Provided passage —
As I sit and reflect on your life, I've been wondering why I haven't broken down and big one big 'ole emotional mess. And now I know why: our last words to each other were, "I love you." Most people don't get to say that those were their last words to a loved one and they're all depressed and sad talking about the woulda, coulda, shouldas. And I'm truly at peace knowing that I don't have any regrets with you. Thank you for loving me, supporting me, and being there for me. I love you and you will be missed.
Adeyinka,
I think I'm one of the few folk from STEP '99 who insisted on ALWAYS calling you Adeyinka. Every memory I have of you will always start with that too hot summer in 1999, you're great, brusque sense of humour, and your fierceness for protecting and loving your friends. The past few days, I've run into or spoken with so many folk from AU, some that I haven't been in contact with in years, and everyone has the same story to share about you: how loving, generous and funny you were, and how much you truly touched their lives. I send you love and blessings b/c I know that death is not real and that you are still here with us.
Love & Peace,
Cynthia,
My Dear Friend, My Sister, My Same Age Mother, My HomeGirl...

Exercises —
#1 In the memorial tributes, what were the last words the first writer and the person being remembered said to each other?
#2 Continue the memorial tributes from the point where they stop.

Records supplied —
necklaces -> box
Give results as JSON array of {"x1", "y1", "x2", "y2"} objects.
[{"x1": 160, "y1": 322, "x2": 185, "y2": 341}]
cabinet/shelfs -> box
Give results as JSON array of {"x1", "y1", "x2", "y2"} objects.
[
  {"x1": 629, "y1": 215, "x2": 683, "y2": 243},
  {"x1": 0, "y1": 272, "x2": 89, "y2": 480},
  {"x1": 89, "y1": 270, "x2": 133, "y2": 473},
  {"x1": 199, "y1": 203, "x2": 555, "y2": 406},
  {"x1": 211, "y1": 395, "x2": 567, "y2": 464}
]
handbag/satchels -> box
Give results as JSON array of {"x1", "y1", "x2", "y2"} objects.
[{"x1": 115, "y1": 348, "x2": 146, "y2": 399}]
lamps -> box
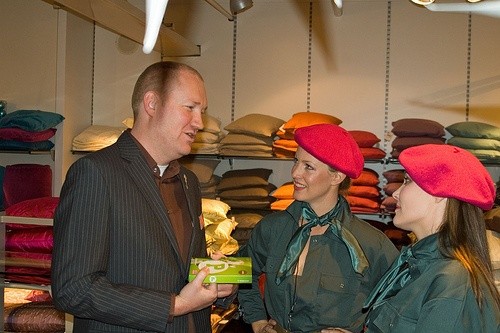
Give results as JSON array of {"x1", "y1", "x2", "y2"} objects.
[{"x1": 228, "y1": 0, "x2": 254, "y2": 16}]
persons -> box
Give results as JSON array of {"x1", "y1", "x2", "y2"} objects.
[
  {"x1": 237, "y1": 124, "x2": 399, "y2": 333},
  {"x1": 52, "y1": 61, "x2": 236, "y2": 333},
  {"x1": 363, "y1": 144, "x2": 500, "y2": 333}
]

...

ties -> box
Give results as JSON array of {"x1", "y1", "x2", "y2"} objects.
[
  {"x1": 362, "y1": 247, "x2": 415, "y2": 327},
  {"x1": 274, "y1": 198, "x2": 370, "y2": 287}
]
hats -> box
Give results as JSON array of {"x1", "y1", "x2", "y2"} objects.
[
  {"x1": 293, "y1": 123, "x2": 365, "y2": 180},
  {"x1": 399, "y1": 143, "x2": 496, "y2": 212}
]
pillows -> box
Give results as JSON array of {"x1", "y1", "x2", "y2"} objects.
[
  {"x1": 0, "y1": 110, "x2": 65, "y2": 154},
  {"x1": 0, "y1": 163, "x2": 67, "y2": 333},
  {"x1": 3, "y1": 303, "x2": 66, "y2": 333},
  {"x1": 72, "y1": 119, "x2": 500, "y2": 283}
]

* * *

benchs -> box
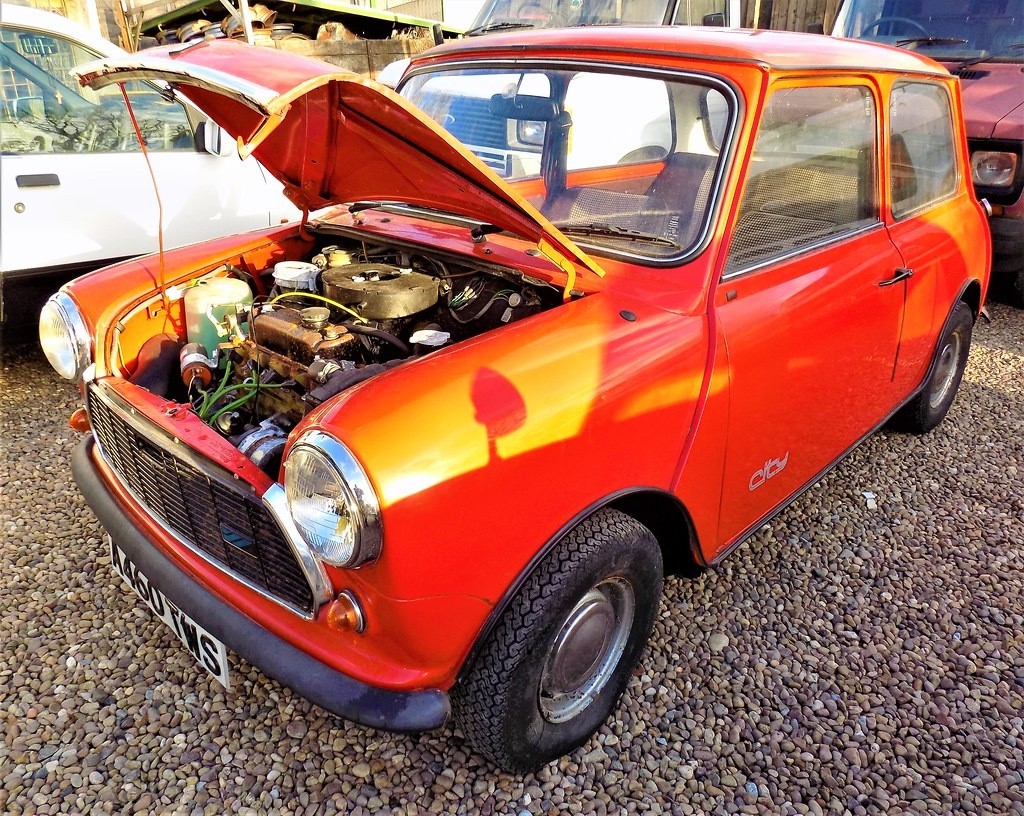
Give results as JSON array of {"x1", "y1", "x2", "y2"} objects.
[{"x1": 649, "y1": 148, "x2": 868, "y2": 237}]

Answers per task —
#1 "I love you."

#2
So many fond and great memories of you... I remember Summer 99, we had a cookout together Me, You and Shola for our graduation from High School... We were together everyday that summer (remember?)... I Remember you and I talking about what sorority we would join when we get into college and what we wanted to major in... The time came in August of that year for all of us to start our college lives in separate places, and that we did! I remember coming home for the holidays and we all would get together and have fun, it was the best time, we were all in college and we thought we were so grown (lol)!... That's when you had the Honda Passport...
Here we are 10 years later with all the memories that I will one day share with my children...
Ohhhh, I have so many memories of My dear Friend Cynthia...
I Love you my sister, I Love you, I Love You, I Love you...
My dear friend Cynthia,
Where do I start? June 1999...
It was the first day of STEP. I remember I heard you before I actually saw you. You had a BIG personality and BIG voice to go with it. Your presence was felt from day one. You’ve laughed so loud and hard that tears came to your eyes, you’ve cheered at games so loud that you lost your voice, you’ve sung so loud in gospel choir that I swore you had a solo, you’ve cracked jokes so loud that I had to put my head down… but as much as I’ve enjoyed sharing those loud moments with you, it’s the quiet moments that I will remember and miss the most.
I’ll never forget freshman year when we both had our “I hate AU” moments and we wanted to quit. We vowed that as long as we hung in there together that we’d both make it through and we did. May 9, 2003 we walked down the aisle for graduation together.
I’ll never forget our endless talks about being Greek and how we secretly promised to be the best AKA/Delta duo that ever walked AU’s campus. That meant a lot to me because it showed that we acknowledged our differences AND we embraced them. We encourage each other to attain our goals whether they were the same or different.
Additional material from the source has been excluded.